**Written request**
Lay out every line of the entries below as a Markdown table with the columns Row and Line, numbering the rows in order and leaving out blank lines.
* BEGIN Supplied information *
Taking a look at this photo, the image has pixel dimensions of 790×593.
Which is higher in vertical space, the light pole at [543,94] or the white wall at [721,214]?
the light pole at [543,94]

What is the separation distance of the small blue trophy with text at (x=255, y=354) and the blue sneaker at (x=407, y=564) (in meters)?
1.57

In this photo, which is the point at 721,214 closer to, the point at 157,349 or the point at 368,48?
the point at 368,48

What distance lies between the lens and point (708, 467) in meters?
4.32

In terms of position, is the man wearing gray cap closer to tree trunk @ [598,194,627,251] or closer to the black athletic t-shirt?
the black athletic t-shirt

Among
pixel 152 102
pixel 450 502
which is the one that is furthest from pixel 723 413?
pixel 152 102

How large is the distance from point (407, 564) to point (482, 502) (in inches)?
* END Supplied information *
**Completed task**
| Row | Line |
|---|---|
| 1 | Taking a look at this photo, the image has pixel dimensions of 790×593. |
| 2 | Which is higher in vertical space, the light pole at [543,94] or the white wall at [721,214]? |
| 3 | the light pole at [543,94] |
| 4 | What is the separation distance of the small blue trophy with text at (x=255, y=354) and the blue sneaker at (x=407, y=564) (in meters)? |
| 5 | 1.57 |
| 6 | In this photo, which is the point at 721,214 closer to, the point at 157,349 or the point at 368,48? |
| 7 | the point at 368,48 |
| 8 | What distance lies between the lens and point (708, 467) in meters? |
| 9 | 4.32 |
| 10 | In terms of position, is the man wearing gray cap closer to tree trunk @ [598,194,627,251] or closer to the black athletic t-shirt? |
| 11 | the black athletic t-shirt |
| 12 | Among |
| 13 | pixel 152 102 |
| 14 | pixel 450 502 |
| 15 | which is the one that is furthest from pixel 723 413? |
| 16 | pixel 152 102 |
| 17 | How large is the distance from point (407, 564) to point (482, 502) (in inches)? |